Work is slow at the shipyard in the port of Sète, and 61-year-old Tunisian immigrant Slimane Beiji (Habib Boufares), Beiji as everyone calls him, is laid off from his job. What follows is a close-up of his complicated family life, not one but two. Family number one is partly severed, though his ex-wife still sends her much-acclaimed family-time fish couscous across to him every Sunday. His four grown-up children, who live close to the mother, are concerned about Beiji’s failing professional life and suggest that he returns to Tunisia and starts afresh.

Instead, Beiji finds solace in his other family who he lives with, his girlfriend Lafita who runs a dilapidated hotel, and her young, fiery daughter Rym (Hafsia Herzi). Rym helps Beiji with his ambition of turning an old, wrecked boat into a boat restaurant. The unlikely duo go from door to door, office to office, seeking loan, authorisation and health certificates, facing obstacles that they had not accounted for in their original plan. The peg of their restaurant — to serve ex-wife Souad’s fish couscous as the star dish of the restaurant.

While it looks unlikely the venture will take off, Beiji decides to throw a gala dinner on the boat putting every penny that he has into it, to bring in investment. His entire family and Rym generously take charge of the evening, clearly the most important evening of his life.

While everybody gets tipsy and merry, they wait impatiently for the star dish of the evening to be served, the fish couscous, which, unfortunately, is discovered by the family to have gone missing by mistake. Attempts are made desperately to fix the situation, which can prove disastrous for Beiji’s already dim career and dipping morale. Who finally leaves aside petty differences and their honour to stand up for Beiji? This makes for an interesting watch.

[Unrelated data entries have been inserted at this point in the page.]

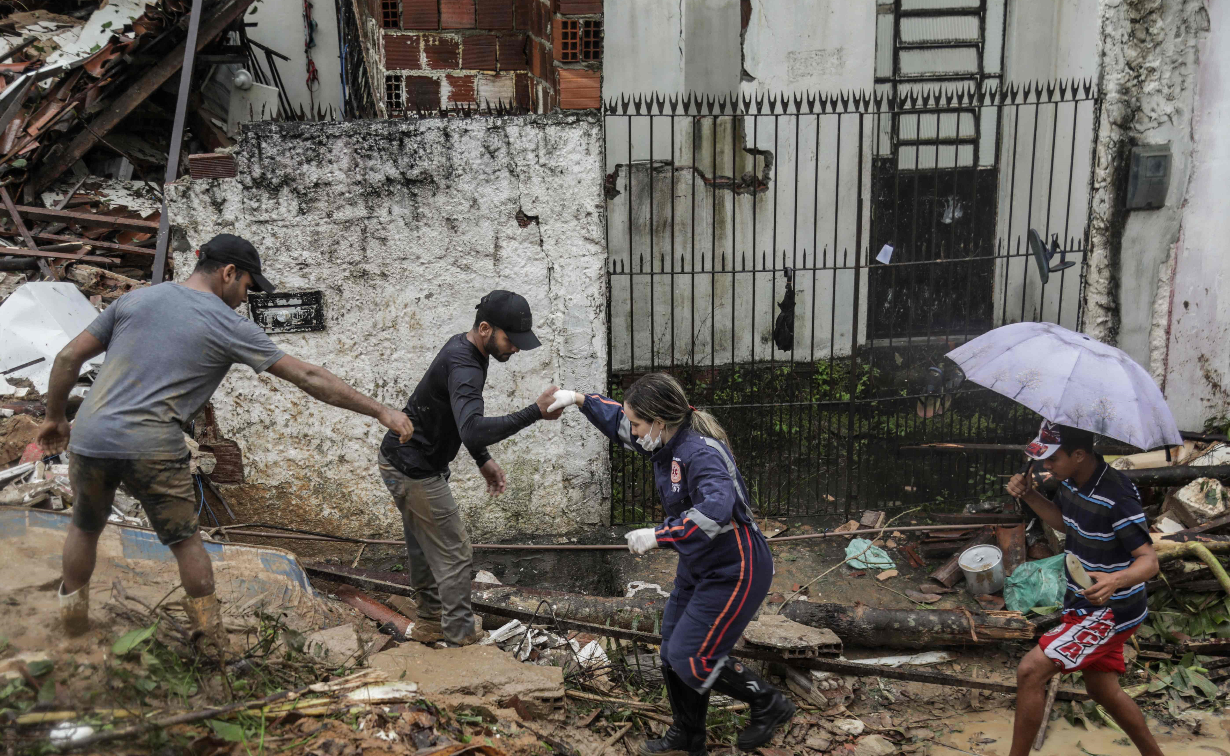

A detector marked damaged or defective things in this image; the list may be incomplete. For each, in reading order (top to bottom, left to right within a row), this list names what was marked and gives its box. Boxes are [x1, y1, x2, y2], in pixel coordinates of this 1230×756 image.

splintered wood beam [28, 0, 257, 194]
broken wooden plank [28, 0, 257, 194]
broken wooden plank [0, 247, 117, 264]
splintered wood beam [0, 205, 158, 234]
broken wooden plank [0, 204, 159, 233]
broken wooden plank [33, 232, 156, 255]
wall with peeling paint [166, 113, 607, 543]
cracked plaster wall [167, 115, 610, 540]
wall with peeling paint [1156, 0, 1225, 432]
broken wooden plank [934, 526, 993, 592]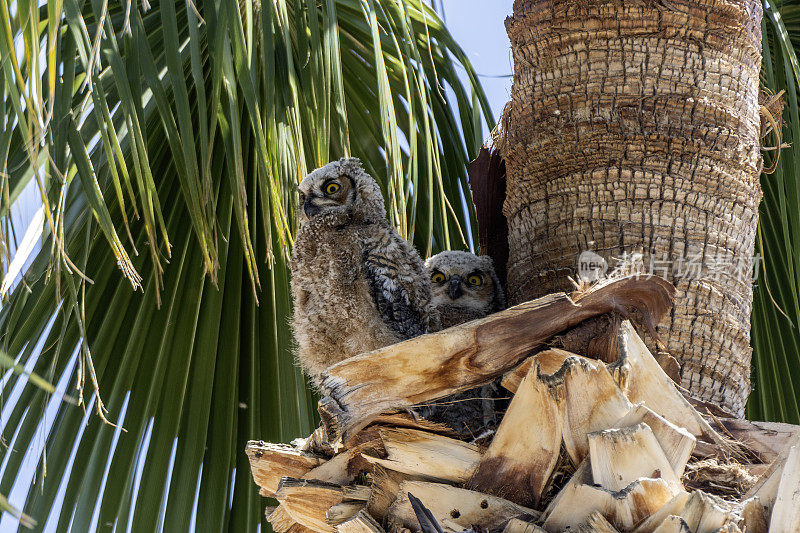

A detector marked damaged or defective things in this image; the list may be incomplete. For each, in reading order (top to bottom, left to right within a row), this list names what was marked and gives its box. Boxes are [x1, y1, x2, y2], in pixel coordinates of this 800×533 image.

splintered wood [247, 278, 796, 532]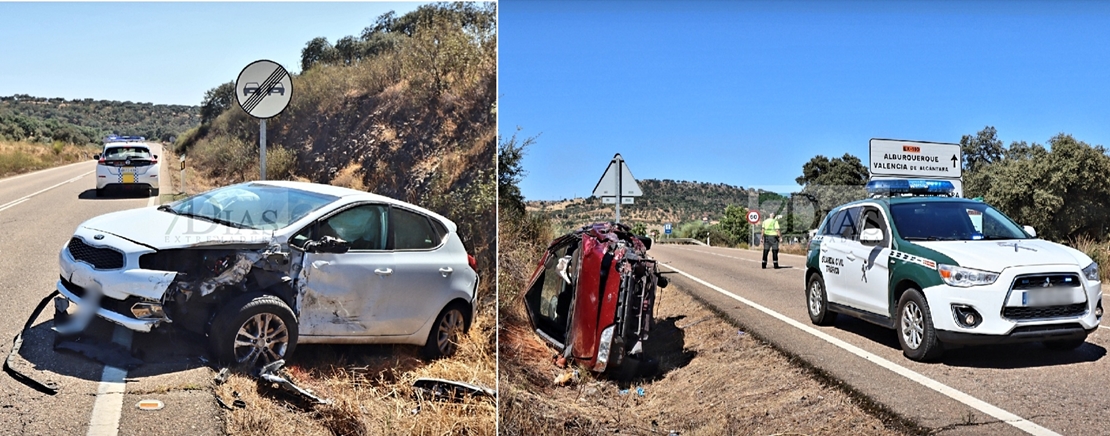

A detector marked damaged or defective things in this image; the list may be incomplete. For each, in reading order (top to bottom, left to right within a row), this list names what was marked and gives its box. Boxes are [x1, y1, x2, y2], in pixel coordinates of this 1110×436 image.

damaged silver car [59, 182, 478, 366]
overturned red car [524, 223, 664, 372]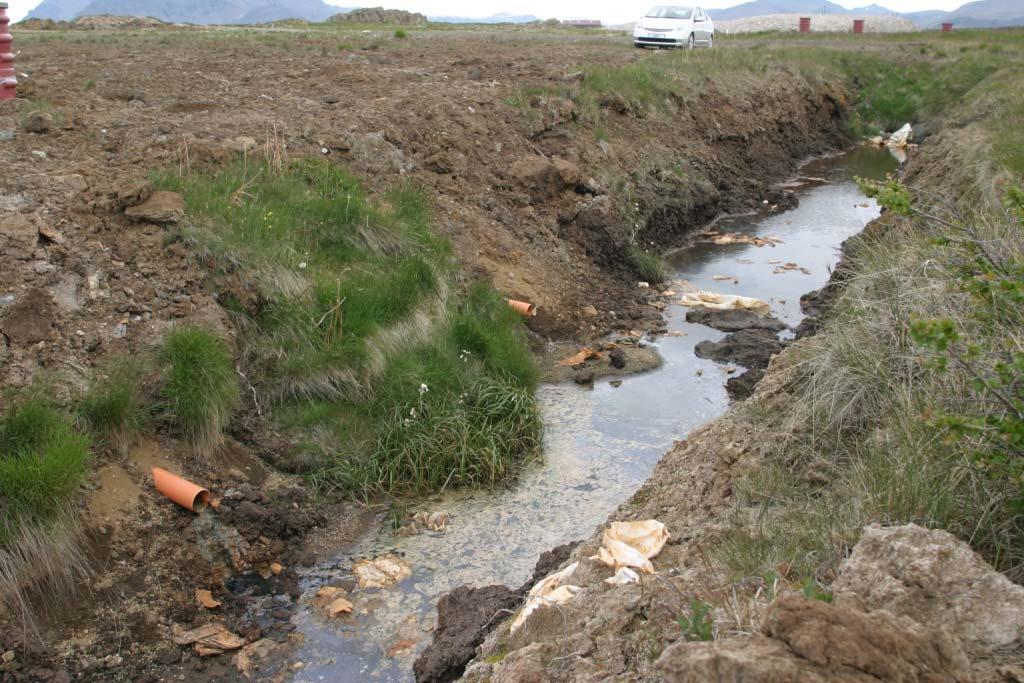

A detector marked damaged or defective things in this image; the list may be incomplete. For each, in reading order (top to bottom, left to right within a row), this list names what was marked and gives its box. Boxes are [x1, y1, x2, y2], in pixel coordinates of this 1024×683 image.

broken pipe segment [510, 300, 540, 318]
broken pipe segment [152, 470, 210, 512]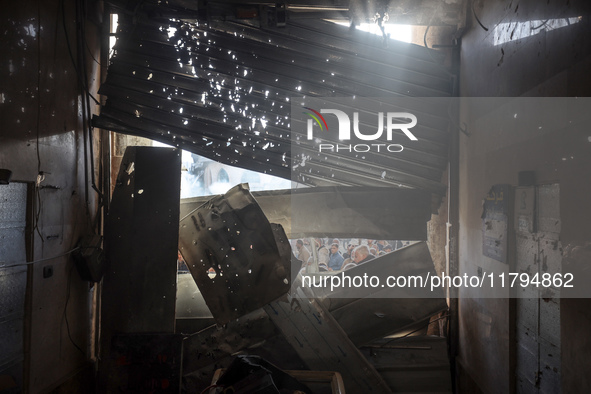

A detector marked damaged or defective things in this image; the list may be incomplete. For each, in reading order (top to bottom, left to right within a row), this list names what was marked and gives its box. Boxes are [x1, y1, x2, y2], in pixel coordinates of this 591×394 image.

buckled metal panel [93, 0, 454, 194]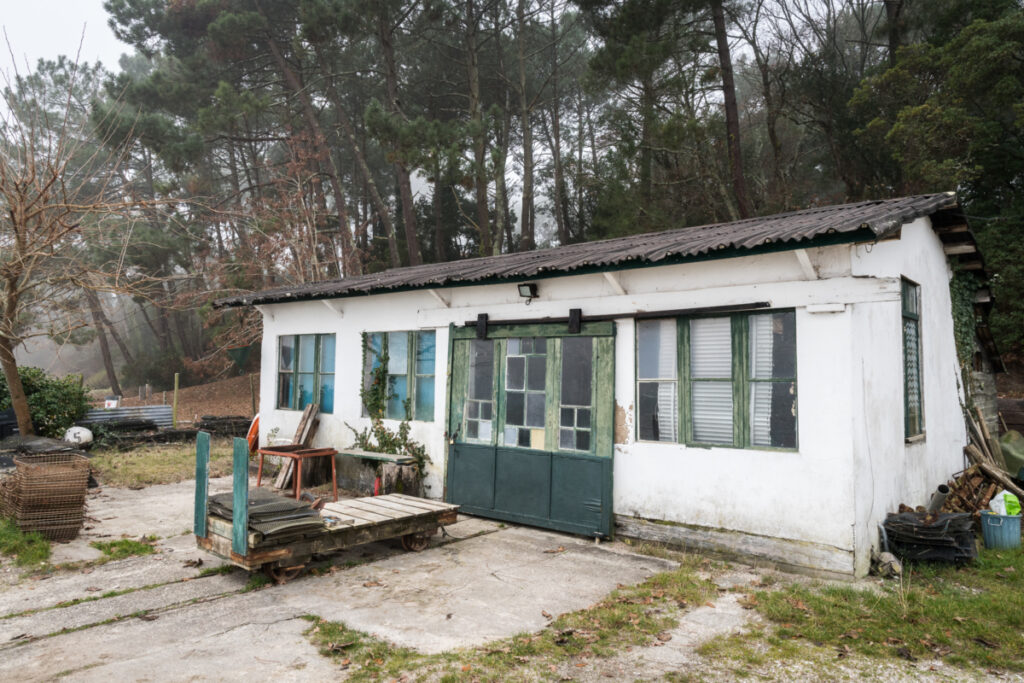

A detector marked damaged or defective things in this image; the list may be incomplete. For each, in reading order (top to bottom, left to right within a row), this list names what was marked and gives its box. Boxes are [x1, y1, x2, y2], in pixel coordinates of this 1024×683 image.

rusty metal roof sheet [214, 192, 958, 309]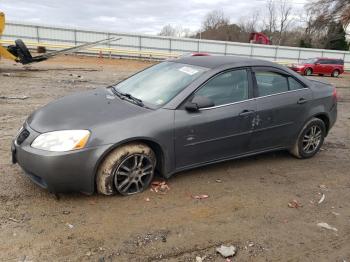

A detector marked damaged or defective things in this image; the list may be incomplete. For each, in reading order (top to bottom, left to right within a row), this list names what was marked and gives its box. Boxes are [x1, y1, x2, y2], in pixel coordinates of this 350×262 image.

damaged sedan [11, 55, 336, 194]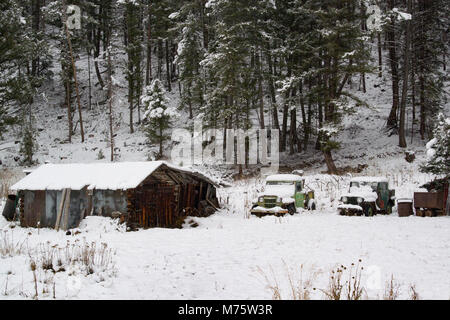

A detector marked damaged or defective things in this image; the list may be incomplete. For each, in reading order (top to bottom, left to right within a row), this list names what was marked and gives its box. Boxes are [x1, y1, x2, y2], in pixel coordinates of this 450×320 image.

rusty barrel [1, 194, 17, 221]
rusted metal panel [414, 192, 444, 210]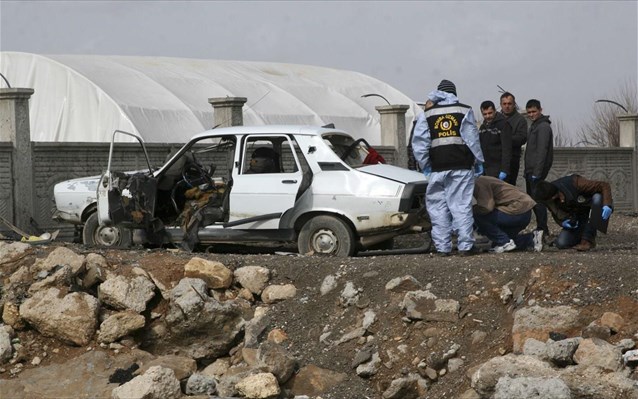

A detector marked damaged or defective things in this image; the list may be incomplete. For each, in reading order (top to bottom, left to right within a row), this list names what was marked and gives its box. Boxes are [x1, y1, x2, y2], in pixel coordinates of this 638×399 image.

damaged white car [55, 125, 432, 256]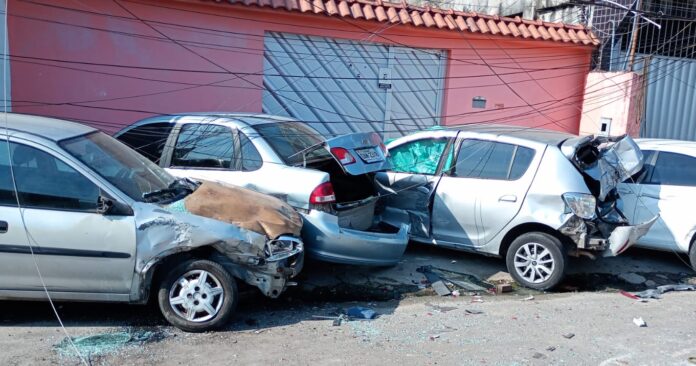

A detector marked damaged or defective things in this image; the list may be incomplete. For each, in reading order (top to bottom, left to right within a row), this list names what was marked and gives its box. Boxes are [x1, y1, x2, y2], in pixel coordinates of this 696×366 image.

broken windshield [61, 132, 178, 202]
damaged silver car [0, 114, 304, 332]
crumpled car hood [179, 182, 302, 239]
rusted crumpled hood [182, 182, 302, 239]
damaged silver car [116, 113, 410, 264]
broken windshield [251, 121, 330, 165]
shattered side window [388, 139, 448, 176]
damaged silver car [378, 125, 656, 288]
broken glass on ground [54, 328, 169, 358]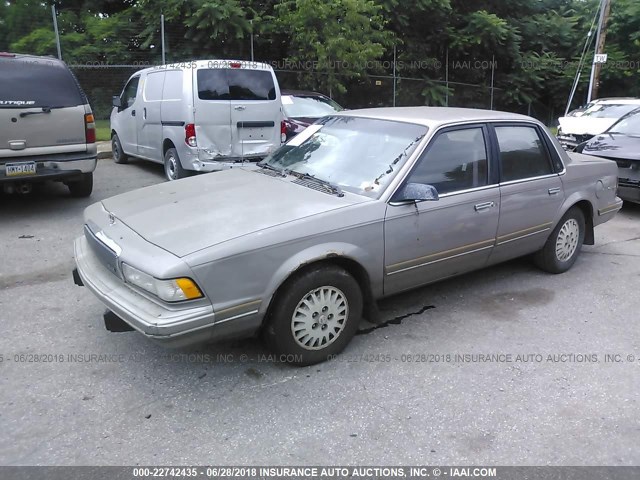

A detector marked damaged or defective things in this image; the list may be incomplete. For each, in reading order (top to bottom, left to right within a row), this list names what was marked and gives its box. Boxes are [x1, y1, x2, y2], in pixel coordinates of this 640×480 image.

crack in pavement [356, 306, 436, 336]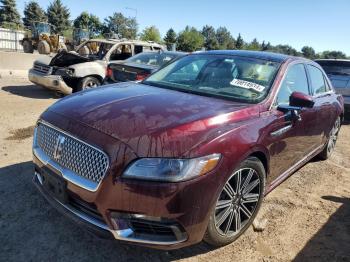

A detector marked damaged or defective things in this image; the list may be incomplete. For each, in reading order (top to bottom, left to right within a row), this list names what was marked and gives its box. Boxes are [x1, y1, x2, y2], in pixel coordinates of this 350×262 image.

damaged rear vehicle [28, 39, 163, 94]
wrecked car [28, 39, 164, 94]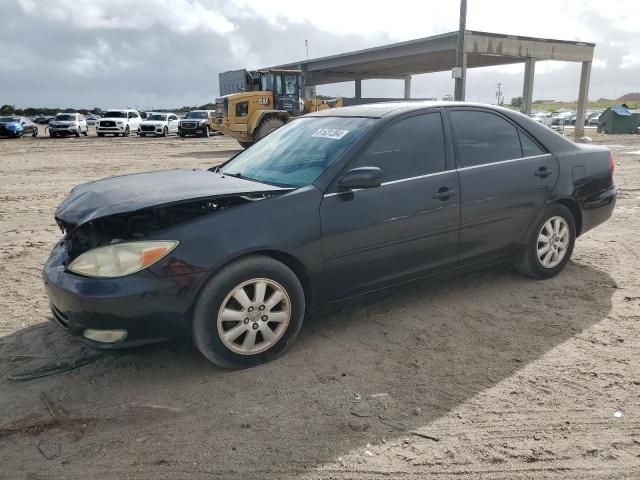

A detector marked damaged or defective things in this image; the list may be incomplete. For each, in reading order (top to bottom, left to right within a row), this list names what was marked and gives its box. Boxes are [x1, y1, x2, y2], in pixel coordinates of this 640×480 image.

The dialogues in this film are in real-time and raw so you immediately connect. A few scenes portraying family arguments are stretched to a point where you stop feeling like a spectator and more a part of the on-screen squabbling family. Grievances are real and overwhelming, be it over an insufferable, cheating husband or a two-year-old child who refuses to grow out of her diapers. But the situations are also noisy, and at times, harsh.

Extreme close-ups, jarring frames and shaky camera movements could seem orthodox, which could just be a reflection of the fraught relationships in the film. The feisty Rym who is Beiji's unconditional support and his striking daughter Karima (Farida Benkhetache) are impressive and powerful women struggling to bring a sense of normalcy to family ties. Protagonist Beiji is worth a mention: he communicates the heavy load on his shoulders with a straight face, almost expressionless, and mild mannerisms. That’s his strength — the calm in a storm. His internal struggle is not unusual, we are all caught between what we love and lose.